- INPUT DATA
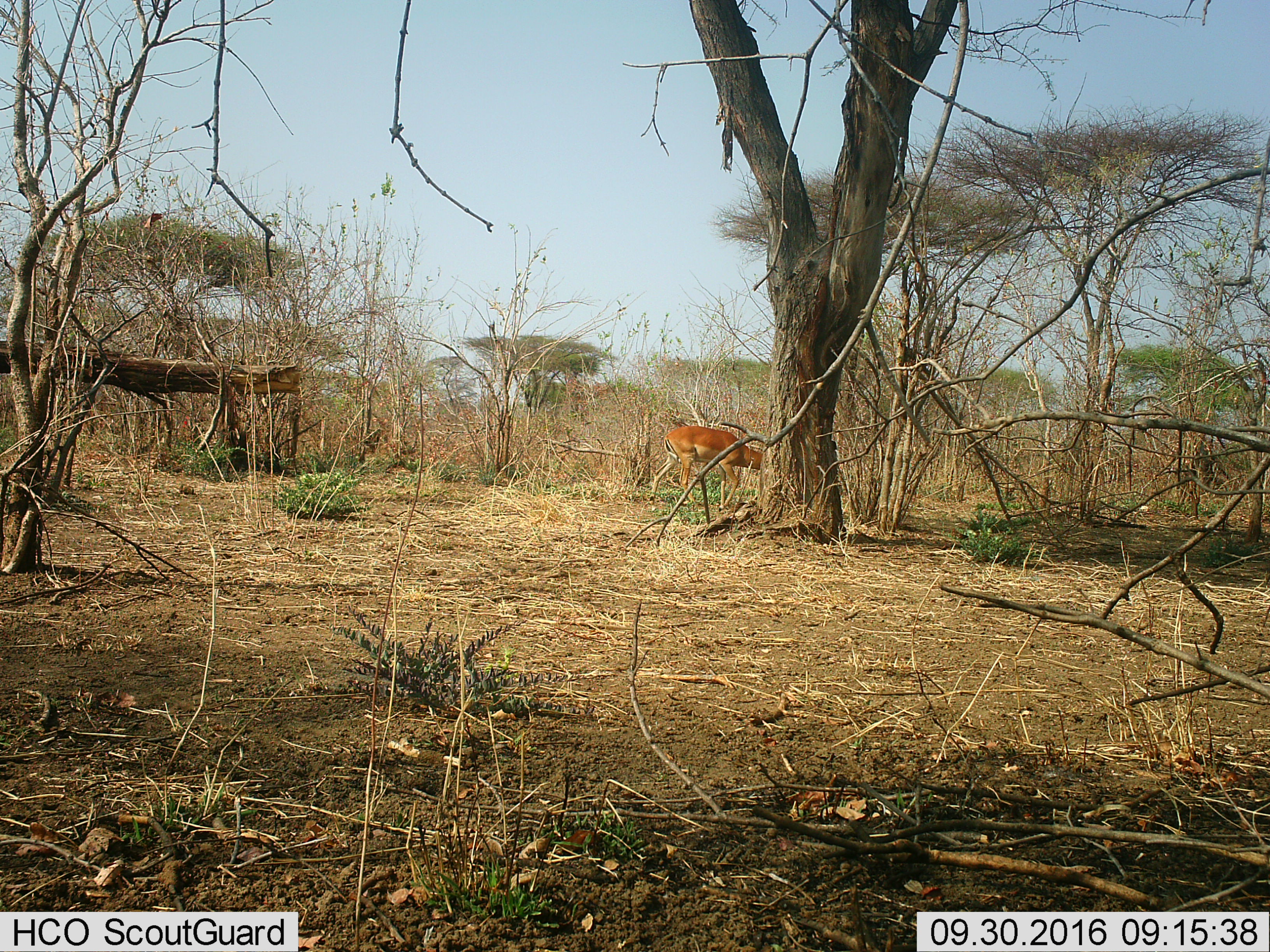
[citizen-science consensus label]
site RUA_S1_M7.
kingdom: Animalia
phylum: Chordata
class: Mammalia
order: Artiodactyla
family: Bovidae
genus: Aepyceros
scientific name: Aepyceros melampus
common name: impala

- WHAT YOU WILL DO
Print only these lines, exactly: the one containing "site RUA_S1_M7." and all after it to the end of the entries.

- OUTPUT OF THE EXERCISE
site RUA_S1_M7.
kingdom: Animalia
phylum: Chordata
class: Mammalia
order: Artiodactyla
family: Bovidae
genus: Aepyceros
scientific name: Aepyceros melampus
common name: impala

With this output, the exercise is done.